## What is needed:
Locate each line in the entries below that contains the word "jersey" and copy those lines out in full.

## Exercise material:
+++++

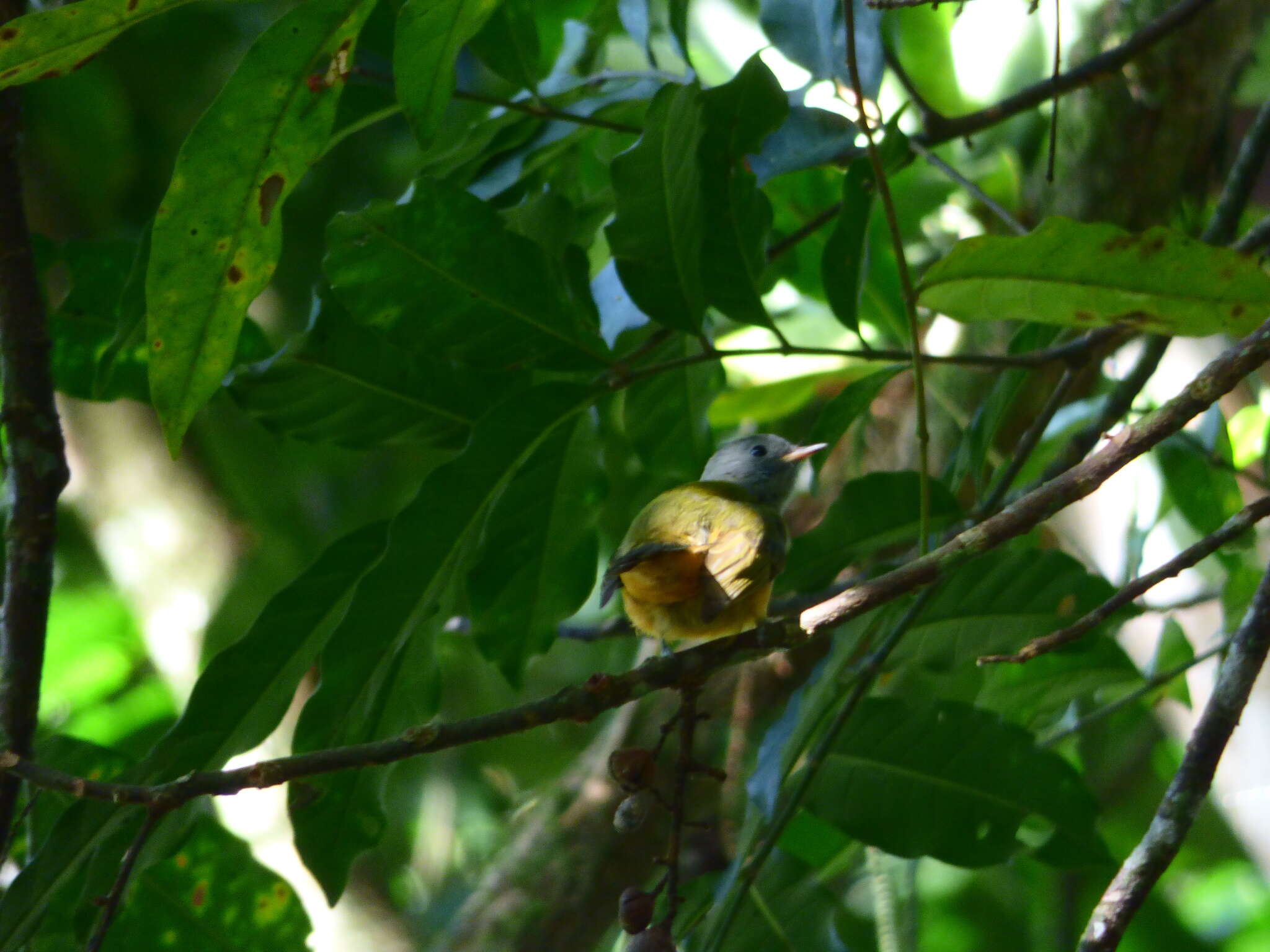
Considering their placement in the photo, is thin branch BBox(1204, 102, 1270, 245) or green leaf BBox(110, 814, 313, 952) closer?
green leaf BBox(110, 814, 313, 952)

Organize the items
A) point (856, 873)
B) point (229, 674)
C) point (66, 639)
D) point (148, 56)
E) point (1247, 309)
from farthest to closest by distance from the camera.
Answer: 1. point (148, 56)
2. point (66, 639)
3. point (856, 873)
4. point (229, 674)
5. point (1247, 309)

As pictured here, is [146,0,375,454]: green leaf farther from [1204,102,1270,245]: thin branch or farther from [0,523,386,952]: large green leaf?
[1204,102,1270,245]: thin branch

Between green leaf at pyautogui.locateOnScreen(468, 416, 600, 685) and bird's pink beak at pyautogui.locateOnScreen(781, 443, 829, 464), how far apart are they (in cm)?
38

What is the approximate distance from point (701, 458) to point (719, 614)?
32 cm

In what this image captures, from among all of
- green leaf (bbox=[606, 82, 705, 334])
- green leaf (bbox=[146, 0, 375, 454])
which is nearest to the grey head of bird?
green leaf (bbox=[606, 82, 705, 334])

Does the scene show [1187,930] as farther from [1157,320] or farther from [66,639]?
[66,639]

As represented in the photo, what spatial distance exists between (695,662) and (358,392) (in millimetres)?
860

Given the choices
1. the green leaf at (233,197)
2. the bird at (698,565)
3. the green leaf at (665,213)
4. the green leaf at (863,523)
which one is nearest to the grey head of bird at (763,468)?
the bird at (698,565)

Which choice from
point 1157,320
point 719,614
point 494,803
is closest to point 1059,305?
point 1157,320

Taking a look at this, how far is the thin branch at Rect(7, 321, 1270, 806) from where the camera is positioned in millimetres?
1281

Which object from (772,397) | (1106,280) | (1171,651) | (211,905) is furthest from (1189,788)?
(772,397)

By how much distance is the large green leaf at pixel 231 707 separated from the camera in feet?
5.03

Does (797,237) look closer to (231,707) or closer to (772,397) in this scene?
(772,397)

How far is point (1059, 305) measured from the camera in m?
1.70
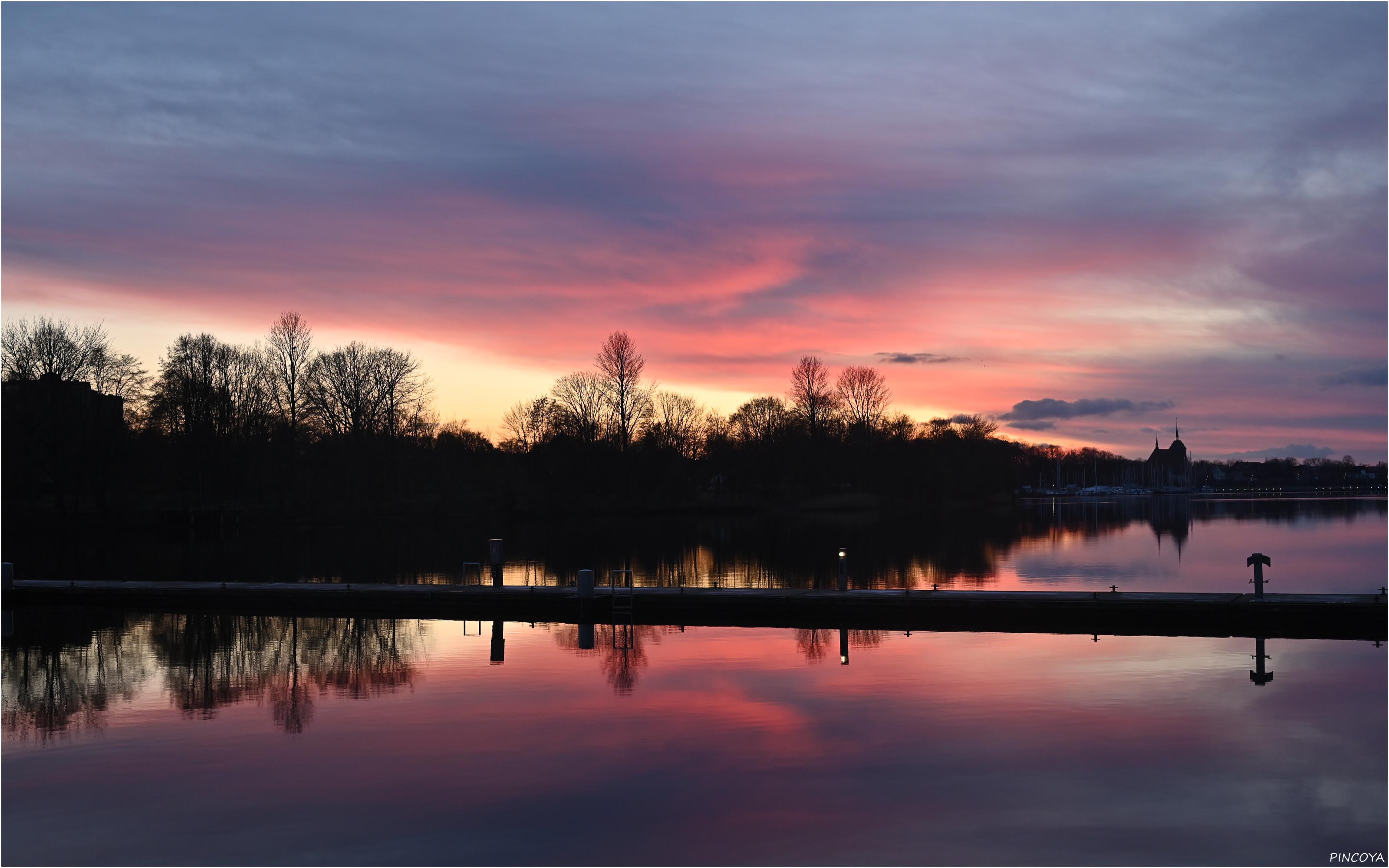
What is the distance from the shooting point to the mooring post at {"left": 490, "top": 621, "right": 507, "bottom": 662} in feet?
71.9

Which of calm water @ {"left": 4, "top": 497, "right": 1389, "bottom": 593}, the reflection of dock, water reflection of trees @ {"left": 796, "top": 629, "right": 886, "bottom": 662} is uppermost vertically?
the reflection of dock

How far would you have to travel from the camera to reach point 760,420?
414ft

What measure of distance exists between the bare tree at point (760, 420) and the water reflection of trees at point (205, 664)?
306 ft

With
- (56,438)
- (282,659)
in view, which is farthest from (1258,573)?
(56,438)

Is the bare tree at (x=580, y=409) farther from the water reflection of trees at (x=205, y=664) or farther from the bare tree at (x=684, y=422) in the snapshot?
the water reflection of trees at (x=205, y=664)

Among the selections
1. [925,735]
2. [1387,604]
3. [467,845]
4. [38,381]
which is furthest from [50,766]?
[38,381]

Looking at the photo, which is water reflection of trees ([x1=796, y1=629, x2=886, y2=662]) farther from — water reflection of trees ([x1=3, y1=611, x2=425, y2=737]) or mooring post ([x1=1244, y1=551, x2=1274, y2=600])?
mooring post ([x1=1244, y1=551, x2=1274, y2=600])

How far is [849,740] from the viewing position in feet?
47.7

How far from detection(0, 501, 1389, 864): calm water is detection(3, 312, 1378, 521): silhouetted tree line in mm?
48107

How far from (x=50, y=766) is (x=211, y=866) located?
4965 mm

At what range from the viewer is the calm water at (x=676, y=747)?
10750mm

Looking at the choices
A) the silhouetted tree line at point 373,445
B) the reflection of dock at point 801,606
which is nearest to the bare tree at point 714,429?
the silhouetted tree line at point 373,445

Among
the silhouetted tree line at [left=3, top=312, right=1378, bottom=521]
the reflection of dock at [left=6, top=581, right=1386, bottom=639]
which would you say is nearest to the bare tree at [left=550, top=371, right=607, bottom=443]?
the silhouetted tree line at [left=3, top=312, right=1378, bottom=521]

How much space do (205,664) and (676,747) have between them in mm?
11622
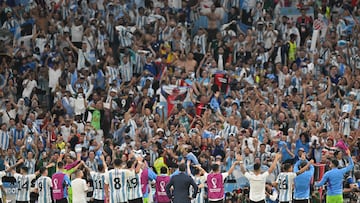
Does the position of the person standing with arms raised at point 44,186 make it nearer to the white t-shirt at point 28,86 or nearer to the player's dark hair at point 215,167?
the player's dark hair at point 215,167

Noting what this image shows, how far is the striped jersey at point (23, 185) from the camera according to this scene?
2600 centimetres

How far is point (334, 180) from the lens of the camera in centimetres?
2447

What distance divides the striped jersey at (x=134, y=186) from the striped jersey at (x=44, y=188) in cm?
198

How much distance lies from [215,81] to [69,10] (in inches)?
239

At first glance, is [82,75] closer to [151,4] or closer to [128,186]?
[151,4]

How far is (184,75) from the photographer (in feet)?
103

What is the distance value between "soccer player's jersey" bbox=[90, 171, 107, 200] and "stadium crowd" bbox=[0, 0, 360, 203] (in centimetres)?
3

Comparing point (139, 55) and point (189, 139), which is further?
point (139, 55)

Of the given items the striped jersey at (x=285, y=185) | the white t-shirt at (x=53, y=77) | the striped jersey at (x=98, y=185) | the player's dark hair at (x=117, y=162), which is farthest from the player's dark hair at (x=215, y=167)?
the white t-shirt at (x=53, y=77)

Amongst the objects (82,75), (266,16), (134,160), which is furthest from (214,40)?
(134,160)

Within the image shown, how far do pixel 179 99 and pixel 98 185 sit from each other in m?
5.94

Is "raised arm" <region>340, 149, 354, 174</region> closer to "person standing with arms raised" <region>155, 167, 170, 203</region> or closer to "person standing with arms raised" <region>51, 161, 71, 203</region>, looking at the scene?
"person standing with arms raised" <region>155, 167, 170, 203</region>

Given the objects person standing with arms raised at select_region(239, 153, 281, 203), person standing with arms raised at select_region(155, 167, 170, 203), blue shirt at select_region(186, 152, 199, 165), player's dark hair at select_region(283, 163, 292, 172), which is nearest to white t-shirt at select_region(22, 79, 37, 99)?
blue shirt at select_region(186, 152, 199, 165)

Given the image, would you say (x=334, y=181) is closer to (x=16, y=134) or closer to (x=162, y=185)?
(x=162, y=185)
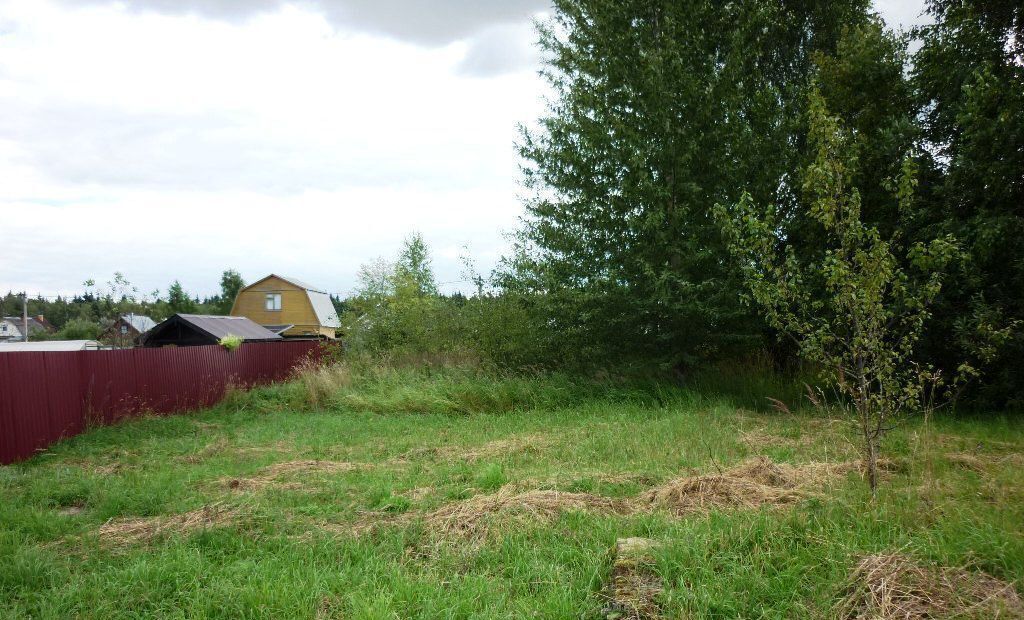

+++++

## Solution to this exercise:
Noting what this image shows, how far is the striped jersey at point (23, 185) from the camera according to this scene?
What distance divides the striped jersey at (x=134, y=186) from the striped jersey at (x=44, y=188) in cm?
What is the distance value between "soccer player's jersey" bbox=[90, 171, 107, 200] and "stadium crowd" bbox=[0, 0, 360, 203] (in centimetres)?
Of the given items the striped jersey at (x=285, y=185) | the white t-shirt at (x=53, y=77) | the striped jersey at (x=98, y=185) | the player's dark hair at (x=117, y=162), which is farthest from the player's dark hair at (x=215, y=167)?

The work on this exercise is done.